• _작업_
"In the snapshot"이 들어 있는 줄부터 마지막 줄까지(양 끝 포함)만 다시 쓰되, "chocolate chip"를 "chocolate chunk"로 치환하고 나머지는 모두 그대로 두시오.

──────── 제공 데이터

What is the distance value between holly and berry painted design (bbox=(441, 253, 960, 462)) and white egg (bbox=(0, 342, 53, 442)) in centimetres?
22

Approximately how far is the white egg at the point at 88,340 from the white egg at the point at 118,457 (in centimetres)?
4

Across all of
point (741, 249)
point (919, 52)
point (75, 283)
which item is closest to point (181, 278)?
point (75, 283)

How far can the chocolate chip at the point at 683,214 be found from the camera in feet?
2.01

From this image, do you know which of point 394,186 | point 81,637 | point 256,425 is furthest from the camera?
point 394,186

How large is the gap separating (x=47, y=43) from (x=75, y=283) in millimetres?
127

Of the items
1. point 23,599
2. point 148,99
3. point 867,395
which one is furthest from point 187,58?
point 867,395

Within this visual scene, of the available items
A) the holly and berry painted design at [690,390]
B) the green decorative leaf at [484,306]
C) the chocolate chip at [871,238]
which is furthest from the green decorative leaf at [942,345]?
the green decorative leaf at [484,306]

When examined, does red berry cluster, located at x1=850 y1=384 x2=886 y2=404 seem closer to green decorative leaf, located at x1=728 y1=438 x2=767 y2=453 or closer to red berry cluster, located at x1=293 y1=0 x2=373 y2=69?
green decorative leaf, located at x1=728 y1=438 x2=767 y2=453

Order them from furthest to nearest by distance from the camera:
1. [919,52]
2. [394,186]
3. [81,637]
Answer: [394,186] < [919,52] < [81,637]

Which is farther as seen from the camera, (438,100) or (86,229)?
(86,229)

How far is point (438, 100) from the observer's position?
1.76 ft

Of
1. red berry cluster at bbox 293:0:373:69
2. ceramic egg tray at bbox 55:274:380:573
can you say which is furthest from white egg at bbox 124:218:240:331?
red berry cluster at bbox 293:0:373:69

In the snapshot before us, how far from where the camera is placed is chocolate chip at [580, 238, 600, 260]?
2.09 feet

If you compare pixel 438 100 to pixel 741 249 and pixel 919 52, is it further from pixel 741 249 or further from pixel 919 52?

────────────────

• _풀이_
In the snapshot before us, how far from where the camera is placed is chocolate chunk at [580, 238, 600, 260]?
2.09 feet

If you compare pixel 438 100 to pixel 741 249 and pixel 919 52, is it further from pixel 741 249 or further from pixel 919 52?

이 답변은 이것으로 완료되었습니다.